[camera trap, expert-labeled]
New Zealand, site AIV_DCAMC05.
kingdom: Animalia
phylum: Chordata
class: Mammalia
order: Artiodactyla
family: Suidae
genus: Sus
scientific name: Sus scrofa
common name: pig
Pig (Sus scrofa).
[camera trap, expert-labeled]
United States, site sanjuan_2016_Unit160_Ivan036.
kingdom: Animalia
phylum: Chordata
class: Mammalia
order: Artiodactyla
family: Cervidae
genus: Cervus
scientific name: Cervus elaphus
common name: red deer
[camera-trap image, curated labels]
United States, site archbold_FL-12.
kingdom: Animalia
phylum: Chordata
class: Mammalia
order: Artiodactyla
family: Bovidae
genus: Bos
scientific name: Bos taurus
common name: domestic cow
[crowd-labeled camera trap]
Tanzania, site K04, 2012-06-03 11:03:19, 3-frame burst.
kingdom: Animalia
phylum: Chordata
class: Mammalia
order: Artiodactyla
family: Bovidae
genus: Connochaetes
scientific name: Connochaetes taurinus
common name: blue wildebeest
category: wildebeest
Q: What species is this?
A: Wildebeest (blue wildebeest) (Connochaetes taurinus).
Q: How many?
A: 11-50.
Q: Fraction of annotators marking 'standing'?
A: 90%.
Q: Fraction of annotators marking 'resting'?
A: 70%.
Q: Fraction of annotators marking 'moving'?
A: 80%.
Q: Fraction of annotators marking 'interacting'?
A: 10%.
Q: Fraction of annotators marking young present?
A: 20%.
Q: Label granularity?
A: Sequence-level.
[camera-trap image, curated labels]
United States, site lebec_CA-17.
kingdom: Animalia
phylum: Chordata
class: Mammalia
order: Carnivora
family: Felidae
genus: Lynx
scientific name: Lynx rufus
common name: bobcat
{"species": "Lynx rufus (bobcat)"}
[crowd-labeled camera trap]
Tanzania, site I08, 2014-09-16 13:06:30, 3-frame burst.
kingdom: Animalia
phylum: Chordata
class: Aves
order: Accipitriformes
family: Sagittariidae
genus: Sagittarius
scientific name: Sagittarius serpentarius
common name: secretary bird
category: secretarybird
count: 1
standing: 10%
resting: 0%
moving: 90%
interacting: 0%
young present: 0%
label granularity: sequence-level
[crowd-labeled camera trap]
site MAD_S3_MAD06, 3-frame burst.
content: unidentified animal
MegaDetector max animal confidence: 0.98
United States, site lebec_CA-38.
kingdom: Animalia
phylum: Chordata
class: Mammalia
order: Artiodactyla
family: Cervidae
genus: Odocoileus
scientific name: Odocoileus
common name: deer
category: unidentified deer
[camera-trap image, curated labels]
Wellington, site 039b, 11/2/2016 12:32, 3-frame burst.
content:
-- -- --
- **EXERCISE**: Restate the listing exactly, starting at its first line and ending at the line where "genus: Cervus" occurs; include both and no other lines.

- **RESPONSE TO THE EXERCISE**:
[camera trap, expert-labeled]
New Zealand, site AIV_DCAMC05.
kingdom: Animalia
phylum: Chordata
class: Mammalia
order: Artiodactyla
family: Suidae
genus: Sus
scientific name: Sus scrofa
common name: pig
Pig (Sus scrofa).
[camera trap, expert-labeled]
United States, site sanjuan_2016_Unit160_Ivan036.
kingdom: Animalia
phylum: Chordata
class: Mammalia
order: Artiodactyla
family: Cervidae
genus: Cervus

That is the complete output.